_Request:_
Update the art essay by writing out its text from "LILI BERNARD –" up to and including "those around them.", with "striking contrast" changed to "sharp contrast".

_Document text:_
....
LILI BERNARD – Carlota Leading the People by Lili Bernard. Oil on canvas. (lilibernard.com)
One additional point about Bernard’s painting deserves specific attention. Carlota is presented as a conventionally attractive woman, a sensual black counterpart to Delacroix’s figure in his early nineteenth-century masterpiece work. Her image is a striking contrast to that of Carlota in a Cuban web-site, which depicts her as course and stocky, while acknowledging and celebrating her political courage and heroism. No actual image of Carlota’s from her 1843 rebellion is available, so Bernard opts to depict Carlota as a conventionally attractive woman, a vision that more broadly contradicts the view that activist women must be compensating for physical appearances deemed disappointing by those around them.
Jena, Katrina, and the American Dream
Like George Evans’s depiction of Emmett Till, Joe Lewis’s Hello . . . Jena Louisiana delivers a condemnation of racism with striking imagery. Only a few years ago, in 2006, the small Louisiana town of Jena was the site of a major racial incident that once again revealed the persistence of a Southern racist legal system. Six black teenagers were convicted for beating a white student at Jena High School after the same prosecutor failed to charge white teenagers who assaulted a young African American. More ominously, lynch nooses had been hung from a tree in the school courtyard, exacerbating racial tensions in the school and town.
JOE LEWIS – Hello from Jena by Joe Lewis. Giclee print.
Civil rights advocates saw the events, especially the prosecutions based on excessive charges, as the legal counterpart of the infamous lynching history that the courtyard nooses signified. Lewis’s artwork pointedly positions nooses in the background of the composition, an unsubtle reminder of the state’s long and dishonorable record of lynching against African Americans. Dominating the front of the work is the town’s name, in cursive style with lettering in chain — the classic material of oppression during slavery and Jim Crow–era chain gangs and racist incarceration in Louisiana. At the bottom, the artist includes the textual addition of “right to work,” the notorious anti-union legislation, common in the South, that restricts labor unions and increases the general right-wing atmosphere that breeds and exacerbates racist attitudes and practices.
One of the most imaginative politically conscious works in BAILA con Duende is Derrick Maddox’s It Is What It Ain’t: American Dream.” Maddox, a young artist professionally trained at the California Institute of the Arts, is deliberately confrontational with his unorthodox style. This work consists of approximately one hundred prints on white bread, an especially appropriate material for his incisive critique of American white power. At the center, sitting on a large plate, is a white bread slice emblazoned with “whitey world.” Verbally provocative, the artwork calls attention to various incidents, events, policies, symbols, and persons that reflect the domination of white power in America.
....
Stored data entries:
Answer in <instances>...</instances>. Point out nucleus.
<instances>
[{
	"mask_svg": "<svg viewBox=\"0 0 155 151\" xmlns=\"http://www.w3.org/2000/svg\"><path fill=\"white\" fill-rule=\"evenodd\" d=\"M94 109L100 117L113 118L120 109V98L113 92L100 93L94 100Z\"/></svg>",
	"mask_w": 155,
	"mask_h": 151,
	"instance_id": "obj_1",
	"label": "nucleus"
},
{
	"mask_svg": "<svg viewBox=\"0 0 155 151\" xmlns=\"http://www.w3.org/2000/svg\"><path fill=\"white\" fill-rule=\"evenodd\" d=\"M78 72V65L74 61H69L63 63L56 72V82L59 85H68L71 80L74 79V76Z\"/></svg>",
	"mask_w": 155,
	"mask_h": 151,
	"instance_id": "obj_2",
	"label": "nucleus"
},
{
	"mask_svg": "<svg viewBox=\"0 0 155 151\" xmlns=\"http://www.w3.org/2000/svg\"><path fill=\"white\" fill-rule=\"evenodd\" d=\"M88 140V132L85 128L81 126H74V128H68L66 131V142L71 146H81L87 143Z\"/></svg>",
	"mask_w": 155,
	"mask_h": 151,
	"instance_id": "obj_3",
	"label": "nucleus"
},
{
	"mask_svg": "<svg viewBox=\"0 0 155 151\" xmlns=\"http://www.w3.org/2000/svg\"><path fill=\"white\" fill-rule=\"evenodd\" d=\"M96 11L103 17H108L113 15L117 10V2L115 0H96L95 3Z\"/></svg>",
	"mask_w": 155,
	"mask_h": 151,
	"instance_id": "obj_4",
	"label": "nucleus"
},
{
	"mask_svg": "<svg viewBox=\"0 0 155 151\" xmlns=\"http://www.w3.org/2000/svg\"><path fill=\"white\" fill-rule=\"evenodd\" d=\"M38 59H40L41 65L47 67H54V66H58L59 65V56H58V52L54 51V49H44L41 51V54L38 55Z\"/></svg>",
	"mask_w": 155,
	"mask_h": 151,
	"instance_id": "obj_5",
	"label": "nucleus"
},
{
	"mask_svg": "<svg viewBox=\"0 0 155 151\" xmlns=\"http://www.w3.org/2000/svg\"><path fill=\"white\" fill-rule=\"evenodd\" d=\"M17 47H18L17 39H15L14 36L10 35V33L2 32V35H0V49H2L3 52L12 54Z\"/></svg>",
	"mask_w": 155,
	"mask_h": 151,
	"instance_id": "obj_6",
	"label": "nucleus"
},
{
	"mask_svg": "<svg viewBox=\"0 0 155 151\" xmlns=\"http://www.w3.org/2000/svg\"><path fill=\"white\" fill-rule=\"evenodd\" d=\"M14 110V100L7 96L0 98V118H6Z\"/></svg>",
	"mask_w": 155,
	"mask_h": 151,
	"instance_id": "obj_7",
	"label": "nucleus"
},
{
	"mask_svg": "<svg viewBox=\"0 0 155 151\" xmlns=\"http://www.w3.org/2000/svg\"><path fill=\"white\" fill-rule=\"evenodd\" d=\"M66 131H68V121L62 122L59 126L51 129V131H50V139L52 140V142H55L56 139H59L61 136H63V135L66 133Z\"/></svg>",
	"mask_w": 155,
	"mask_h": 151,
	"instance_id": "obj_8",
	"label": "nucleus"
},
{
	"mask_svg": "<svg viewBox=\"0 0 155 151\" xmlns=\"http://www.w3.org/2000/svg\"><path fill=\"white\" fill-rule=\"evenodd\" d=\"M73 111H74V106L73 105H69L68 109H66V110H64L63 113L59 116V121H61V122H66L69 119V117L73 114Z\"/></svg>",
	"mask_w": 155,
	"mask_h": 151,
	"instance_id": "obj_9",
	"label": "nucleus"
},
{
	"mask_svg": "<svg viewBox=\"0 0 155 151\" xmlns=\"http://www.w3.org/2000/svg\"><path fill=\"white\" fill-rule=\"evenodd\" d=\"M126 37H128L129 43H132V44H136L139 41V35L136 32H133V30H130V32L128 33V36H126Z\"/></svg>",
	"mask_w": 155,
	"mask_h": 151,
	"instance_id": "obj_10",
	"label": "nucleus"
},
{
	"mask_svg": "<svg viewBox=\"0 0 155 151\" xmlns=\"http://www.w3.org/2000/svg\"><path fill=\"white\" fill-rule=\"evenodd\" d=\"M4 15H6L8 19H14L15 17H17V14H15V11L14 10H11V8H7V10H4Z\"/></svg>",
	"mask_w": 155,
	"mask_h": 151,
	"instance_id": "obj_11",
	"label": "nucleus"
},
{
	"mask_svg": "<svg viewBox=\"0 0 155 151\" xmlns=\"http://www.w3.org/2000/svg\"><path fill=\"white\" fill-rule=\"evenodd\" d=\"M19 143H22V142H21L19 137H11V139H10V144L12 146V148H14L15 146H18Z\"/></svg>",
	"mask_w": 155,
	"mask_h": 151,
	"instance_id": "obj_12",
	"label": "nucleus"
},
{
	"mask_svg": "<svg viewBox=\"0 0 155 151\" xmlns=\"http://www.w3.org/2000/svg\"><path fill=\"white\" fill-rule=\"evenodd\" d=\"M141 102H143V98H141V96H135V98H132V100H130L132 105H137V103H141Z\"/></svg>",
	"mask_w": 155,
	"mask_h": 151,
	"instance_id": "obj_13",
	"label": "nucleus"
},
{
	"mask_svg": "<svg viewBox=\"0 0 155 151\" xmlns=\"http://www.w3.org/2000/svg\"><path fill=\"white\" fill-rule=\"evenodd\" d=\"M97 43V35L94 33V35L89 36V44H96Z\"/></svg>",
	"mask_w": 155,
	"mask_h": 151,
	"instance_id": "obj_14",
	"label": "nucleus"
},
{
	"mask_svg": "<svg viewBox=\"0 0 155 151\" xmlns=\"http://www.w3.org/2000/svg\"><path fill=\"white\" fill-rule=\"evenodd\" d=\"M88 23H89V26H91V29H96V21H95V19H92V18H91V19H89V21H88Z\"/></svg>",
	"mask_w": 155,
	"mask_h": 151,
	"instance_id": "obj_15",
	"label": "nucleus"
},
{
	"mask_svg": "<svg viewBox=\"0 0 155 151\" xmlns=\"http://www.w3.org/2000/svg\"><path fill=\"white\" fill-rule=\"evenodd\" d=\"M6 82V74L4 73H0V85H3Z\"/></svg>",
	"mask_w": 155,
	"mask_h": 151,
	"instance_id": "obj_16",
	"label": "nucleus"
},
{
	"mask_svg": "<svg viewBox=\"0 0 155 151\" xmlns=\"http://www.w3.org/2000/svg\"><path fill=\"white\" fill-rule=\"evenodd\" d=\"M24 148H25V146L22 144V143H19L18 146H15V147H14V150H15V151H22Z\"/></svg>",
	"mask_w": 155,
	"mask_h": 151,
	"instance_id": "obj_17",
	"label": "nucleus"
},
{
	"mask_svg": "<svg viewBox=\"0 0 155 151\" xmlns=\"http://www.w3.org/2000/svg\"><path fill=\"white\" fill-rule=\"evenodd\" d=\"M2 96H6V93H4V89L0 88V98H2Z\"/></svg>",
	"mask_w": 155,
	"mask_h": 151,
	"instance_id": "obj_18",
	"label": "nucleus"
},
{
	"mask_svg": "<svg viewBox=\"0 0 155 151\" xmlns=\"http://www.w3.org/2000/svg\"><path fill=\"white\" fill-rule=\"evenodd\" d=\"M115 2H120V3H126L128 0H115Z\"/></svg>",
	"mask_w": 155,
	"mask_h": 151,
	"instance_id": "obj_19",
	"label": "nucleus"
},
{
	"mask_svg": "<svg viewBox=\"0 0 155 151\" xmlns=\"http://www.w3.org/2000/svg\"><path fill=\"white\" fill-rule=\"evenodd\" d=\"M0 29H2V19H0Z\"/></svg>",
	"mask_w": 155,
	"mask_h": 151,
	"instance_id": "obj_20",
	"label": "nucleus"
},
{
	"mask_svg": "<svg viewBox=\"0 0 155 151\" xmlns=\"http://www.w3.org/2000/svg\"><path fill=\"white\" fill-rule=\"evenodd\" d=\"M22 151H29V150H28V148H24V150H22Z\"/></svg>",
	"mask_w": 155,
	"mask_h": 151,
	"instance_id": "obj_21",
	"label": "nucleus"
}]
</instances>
....
_Answer to this exercise:_
LILI BERNARD – Carlota Leading the People by Lili Bernard. Oil on canvas. (lilibernard.com)
One additional point about Bernard’s painting deserves specific attention. Carlota is presented as a conventionally attractive woman, a sensual black counterpart to Delacroix’s figure in his early nineteenth-century masterpiece work. Her image is a sharp contrast to that of Carlota in a Cuban web-site, which depicts her as course and stocky, while acknowledging and celebrating her political courage and heroism. No actual image of Carlota’s from her 1843 rebellion is available, so Bernard opts to depict Carlota as a conventionally attractive woman, a vision that more broadly contradicts the view that activist women must be compensating for physical appearances deemed disappointing by those around them.